▶ TO DO: Rewrite the records below with each occurrence of "food on plate" changed to "portion of food" and everything else left as it is. Omit the pictures from your rewrite.
== PROVIDED RECORDS
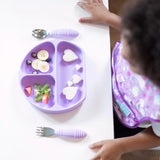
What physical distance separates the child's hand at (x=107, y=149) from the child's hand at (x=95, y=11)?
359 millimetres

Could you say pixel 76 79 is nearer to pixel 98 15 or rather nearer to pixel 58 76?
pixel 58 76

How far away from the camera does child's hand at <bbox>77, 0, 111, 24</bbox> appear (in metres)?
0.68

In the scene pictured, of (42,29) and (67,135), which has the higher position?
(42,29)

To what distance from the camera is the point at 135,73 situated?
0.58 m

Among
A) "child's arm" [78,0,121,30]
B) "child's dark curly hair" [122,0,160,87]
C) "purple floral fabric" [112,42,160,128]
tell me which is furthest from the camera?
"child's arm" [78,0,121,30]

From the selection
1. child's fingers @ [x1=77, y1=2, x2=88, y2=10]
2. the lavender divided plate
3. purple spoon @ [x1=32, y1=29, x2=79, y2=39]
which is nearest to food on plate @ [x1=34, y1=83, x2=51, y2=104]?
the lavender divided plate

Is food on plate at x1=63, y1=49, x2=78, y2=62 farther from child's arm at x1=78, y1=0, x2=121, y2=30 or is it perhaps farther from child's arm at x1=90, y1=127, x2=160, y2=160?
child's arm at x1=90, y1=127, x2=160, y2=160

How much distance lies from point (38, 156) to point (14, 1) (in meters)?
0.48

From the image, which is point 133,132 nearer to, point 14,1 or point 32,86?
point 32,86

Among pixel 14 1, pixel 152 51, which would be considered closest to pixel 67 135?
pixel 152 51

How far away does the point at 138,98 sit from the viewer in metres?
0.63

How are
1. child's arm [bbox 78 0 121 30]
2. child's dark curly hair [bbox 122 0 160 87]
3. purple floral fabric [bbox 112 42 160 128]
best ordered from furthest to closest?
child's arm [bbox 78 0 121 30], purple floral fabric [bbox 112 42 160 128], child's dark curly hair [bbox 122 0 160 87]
====
▶ CORRECT RESPONSE:
What physical distance separates the child's hand at (x=107, y=149) from the child's hand at (x=95, y=11)?
359 millimetres

Could you say pixel 76 79 is nearer to pixel 98 15 or rather nearer to pixel 58 76?
pixel 58 76

How far away from the camera does child's hand at <bbox>77, 0, 111, 24</bbox> appear (in metres)?
0.68

In the scene pictured, of (42,29) and (67,135), which has the higher position?
(42,29)

To what distance from the camera is the point at 135,73 situated?
0.58 m

Among
A) "child's arm" [78,0,121,30]
B) "child's dark curly hair" [122,0,160,87]
C) "purple floral fabric" [112,42,160,128]
tell me which is furthest from the camera?
"child's arm" [78,0,121,30]

From the selection
1. child's fingers @ [x1=77, y1=2, x2=88, y2=10]
2. the lavender divided plate
3. purple spoon @ [x1=32, y1=29, x2=79, y2=39]
which is nearest to portion of food @ [x1=34, y1=83, x2=51, y2=104]?
the lavender divided plate

Is portion of food at x1=63, y1=49, x2=78, y2=62 farther from child's arm at x1=78, y1=0, x2=121, y2=30 or is it perhaps farther from child's arm at x1=90, y1=127, x2=160, y2=160?
child's arm at x1=90, y1=127, x2=160, y2=160

How much distance lies from point (38, 156) to point (14, 1) (in meters)?
0.48

From the image, which is point 133,132 nearer to, point 14,1 or point 32,86?
point 32,86

Among pixel 14 1, pixel 152 51, which would be considered closest to pixel 67 135?
pixel 152 51

How far away does the point at 138,98 sit from the viewer in metres?
0.63

How are
1. child's arm [bbox 78 0 121 30]
2. child's dark curly hair [bbox 122 0 160 87]
3. purple floral fabric [bbox 112 42 160 128]
best ordered from furthest to closest?
child's arm [bbox 78 0 121 30], purple floral fabric [bbox 112 42 160 128], child's dark curly hair [bbox 122 0 160 87]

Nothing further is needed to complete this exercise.